Your Digestive System
We’re often told to eat food that is good for us because our body needs the vitamins and minerals. How do our bodies turn the foods we eat into vitamins and minerals used for all of our bodily functions? Learn more about how the digestive system transforms your favorite meals.
Your digestive system is made up of several parts, including:
- Mouth: Chewing is the first step in breaking down the foods you eat. It breaks your food into smaller pieces that can pass through the other parts of your digestive system, and it also uses saliva to begin chemically breaking down your food.
- Pharynx: More commonly called your throat, this is where food goes when you swallow. From here, food, drink, or air can either pass into the esophagus for digestion or into the trachea for respiration. Of course, proper digestion and breathing require food to stay out of the trachea and lungs and move into the esophagus.
- Esophagus: This is a muscular tube that connects your mouth and throat to your stomach. The muscles in your esophagus push food down into your stomach through a series of contractions. At the bottom of your esophagus is the lower esophageal sphincter, a valve-like muscle that prevents acid and food from flowing back up into the esophagus once it’s reached the stomach.
- Stomach: Resembling a small bag or pouch in your body, the stomach is responsible for holding, mixing, and grinding your food into a liquid that can be passed on to the small intestine. Your stomach wall secretes digestive enzymes that help break down the solid foods you eat into this liquid or paste.
- Small intestine: As in the esophagus, a series of muscle contractions help push food—or rather, the liquid your food has become—through the small intestine. As your food moves through the small intestine, it is broken down further by chemicals produced by the liver and pancreas. In addition to breaking down your food, the small intestine is also responsible for absorbing the nutrients in the liquid. These nutrients pass through the walls of the small intestine and into your bloodstream, where they are delivered to the other parts of your body for use.
- Colon : Anything that is not absorbed in the small intestine is passed on to the colon.

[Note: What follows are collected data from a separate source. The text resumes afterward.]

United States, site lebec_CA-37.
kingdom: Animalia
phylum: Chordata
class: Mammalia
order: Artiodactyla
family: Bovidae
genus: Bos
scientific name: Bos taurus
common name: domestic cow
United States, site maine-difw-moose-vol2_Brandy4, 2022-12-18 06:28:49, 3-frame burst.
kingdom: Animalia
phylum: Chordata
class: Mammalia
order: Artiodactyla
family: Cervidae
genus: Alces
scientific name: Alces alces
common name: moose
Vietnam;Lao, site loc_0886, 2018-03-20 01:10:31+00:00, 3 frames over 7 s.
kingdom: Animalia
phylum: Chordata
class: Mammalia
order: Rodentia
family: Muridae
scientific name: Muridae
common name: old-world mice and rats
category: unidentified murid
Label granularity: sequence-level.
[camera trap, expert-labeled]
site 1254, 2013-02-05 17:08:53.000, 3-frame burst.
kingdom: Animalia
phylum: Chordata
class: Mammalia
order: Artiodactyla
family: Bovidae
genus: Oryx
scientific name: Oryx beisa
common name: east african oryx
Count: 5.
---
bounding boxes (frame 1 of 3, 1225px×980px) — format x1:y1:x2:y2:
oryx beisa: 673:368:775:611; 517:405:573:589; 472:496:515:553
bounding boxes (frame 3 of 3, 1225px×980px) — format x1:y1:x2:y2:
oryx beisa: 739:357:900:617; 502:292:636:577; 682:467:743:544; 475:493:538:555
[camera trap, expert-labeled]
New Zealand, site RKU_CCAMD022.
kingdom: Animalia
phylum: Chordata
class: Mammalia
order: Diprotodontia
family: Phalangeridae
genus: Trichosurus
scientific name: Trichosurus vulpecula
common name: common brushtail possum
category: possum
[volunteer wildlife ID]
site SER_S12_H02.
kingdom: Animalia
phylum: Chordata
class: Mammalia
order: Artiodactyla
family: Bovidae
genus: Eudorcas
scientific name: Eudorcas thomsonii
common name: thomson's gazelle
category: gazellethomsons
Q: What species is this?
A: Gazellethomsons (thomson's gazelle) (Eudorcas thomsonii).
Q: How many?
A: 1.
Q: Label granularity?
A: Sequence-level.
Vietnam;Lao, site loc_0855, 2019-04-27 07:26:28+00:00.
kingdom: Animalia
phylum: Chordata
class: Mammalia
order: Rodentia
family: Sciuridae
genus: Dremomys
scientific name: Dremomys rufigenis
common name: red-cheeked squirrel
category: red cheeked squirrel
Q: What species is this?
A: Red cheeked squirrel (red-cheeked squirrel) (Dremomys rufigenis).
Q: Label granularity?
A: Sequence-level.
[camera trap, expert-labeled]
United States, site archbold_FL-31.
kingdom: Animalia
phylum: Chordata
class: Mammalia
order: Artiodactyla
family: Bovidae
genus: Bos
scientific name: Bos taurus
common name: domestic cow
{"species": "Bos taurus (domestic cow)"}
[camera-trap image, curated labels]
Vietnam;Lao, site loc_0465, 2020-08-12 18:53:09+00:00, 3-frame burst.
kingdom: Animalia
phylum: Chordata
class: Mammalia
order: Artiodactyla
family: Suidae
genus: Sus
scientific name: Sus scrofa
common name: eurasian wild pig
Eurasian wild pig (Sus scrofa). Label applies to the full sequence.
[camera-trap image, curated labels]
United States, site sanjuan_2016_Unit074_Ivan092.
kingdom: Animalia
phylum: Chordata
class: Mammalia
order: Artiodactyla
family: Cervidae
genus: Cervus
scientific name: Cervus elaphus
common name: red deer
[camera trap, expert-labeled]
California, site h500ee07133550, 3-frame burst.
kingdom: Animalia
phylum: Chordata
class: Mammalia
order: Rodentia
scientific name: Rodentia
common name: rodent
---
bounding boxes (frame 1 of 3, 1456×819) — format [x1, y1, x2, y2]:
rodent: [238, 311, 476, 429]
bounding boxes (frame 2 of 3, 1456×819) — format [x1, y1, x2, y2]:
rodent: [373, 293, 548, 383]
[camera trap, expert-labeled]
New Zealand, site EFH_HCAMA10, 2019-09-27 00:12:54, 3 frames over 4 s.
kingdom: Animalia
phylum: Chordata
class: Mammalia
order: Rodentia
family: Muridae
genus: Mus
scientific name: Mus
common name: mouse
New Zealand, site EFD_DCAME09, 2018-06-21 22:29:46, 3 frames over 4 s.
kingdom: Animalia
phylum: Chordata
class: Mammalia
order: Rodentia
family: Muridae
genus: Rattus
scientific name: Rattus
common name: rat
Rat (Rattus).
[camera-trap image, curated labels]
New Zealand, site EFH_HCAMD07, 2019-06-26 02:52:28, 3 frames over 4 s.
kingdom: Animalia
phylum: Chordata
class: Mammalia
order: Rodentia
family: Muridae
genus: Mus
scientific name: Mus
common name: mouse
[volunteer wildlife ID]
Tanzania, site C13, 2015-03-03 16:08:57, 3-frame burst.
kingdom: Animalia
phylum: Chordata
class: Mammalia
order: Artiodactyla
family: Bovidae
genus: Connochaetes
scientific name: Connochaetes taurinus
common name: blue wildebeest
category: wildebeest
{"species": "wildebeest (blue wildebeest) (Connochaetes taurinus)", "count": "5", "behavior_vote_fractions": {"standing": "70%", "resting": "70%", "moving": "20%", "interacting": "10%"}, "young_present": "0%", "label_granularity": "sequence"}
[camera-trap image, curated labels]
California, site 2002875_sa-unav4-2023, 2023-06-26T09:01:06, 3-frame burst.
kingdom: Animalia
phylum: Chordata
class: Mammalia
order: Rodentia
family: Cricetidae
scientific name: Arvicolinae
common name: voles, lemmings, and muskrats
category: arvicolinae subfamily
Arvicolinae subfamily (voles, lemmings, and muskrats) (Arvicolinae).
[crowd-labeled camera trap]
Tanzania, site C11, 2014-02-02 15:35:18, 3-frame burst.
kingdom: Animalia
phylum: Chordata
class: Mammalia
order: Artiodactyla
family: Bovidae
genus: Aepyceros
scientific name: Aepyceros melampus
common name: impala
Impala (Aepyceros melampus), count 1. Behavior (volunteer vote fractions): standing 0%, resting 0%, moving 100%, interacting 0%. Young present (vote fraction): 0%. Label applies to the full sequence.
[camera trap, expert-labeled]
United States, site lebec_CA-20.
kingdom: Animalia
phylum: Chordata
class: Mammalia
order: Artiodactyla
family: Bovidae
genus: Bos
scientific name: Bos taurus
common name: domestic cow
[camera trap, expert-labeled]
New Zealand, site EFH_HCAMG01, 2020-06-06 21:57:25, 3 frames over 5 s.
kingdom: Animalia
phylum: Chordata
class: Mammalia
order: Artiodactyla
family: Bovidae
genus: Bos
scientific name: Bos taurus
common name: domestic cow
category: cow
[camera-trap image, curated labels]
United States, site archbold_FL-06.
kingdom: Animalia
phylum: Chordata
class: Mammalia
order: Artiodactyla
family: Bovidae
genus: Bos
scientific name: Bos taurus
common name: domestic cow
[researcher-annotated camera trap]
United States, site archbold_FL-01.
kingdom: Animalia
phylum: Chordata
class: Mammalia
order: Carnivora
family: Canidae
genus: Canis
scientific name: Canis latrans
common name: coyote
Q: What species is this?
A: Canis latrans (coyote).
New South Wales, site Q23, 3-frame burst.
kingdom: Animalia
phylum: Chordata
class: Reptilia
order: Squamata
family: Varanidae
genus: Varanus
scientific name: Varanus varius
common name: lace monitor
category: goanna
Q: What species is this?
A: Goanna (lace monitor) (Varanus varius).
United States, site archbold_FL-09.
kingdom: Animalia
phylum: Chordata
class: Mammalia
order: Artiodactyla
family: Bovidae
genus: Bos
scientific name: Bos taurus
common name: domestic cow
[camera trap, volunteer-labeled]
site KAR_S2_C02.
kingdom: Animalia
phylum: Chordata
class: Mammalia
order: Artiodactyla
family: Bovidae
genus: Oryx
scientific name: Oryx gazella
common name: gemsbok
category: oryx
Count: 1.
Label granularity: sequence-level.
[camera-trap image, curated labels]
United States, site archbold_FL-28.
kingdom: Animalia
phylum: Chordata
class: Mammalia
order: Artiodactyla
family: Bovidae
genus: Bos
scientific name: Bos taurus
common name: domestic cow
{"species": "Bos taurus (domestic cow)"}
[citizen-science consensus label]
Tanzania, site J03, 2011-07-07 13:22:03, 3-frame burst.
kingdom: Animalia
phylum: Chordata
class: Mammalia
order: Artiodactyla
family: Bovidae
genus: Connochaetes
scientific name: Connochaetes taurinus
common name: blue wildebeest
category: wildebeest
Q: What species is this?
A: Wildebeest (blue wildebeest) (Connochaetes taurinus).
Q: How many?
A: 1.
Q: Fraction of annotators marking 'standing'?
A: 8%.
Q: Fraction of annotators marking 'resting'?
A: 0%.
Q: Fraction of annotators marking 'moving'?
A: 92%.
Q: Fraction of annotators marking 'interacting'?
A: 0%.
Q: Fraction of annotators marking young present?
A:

The colon, also known as the large intestine, is five to seven feet long and is responsible for turning your body’s waste from a liquid to a solid so that it can be efficiently eliminated.
- Rectum: When the colon becomes full, the waste is emptied into the rectum in preparation for elimination. This eight-inch chamber between the large intestine and the anus holds stool (the solid form of your food waste) until elimination and sends a signal to the rest of your body that you need to have a bowel movement.
- Anus: This is the opening from which stool is released from your digestive system. An internal and external sphincter in the anus ensure that stool remains in the anus until it’s ready to be expelled.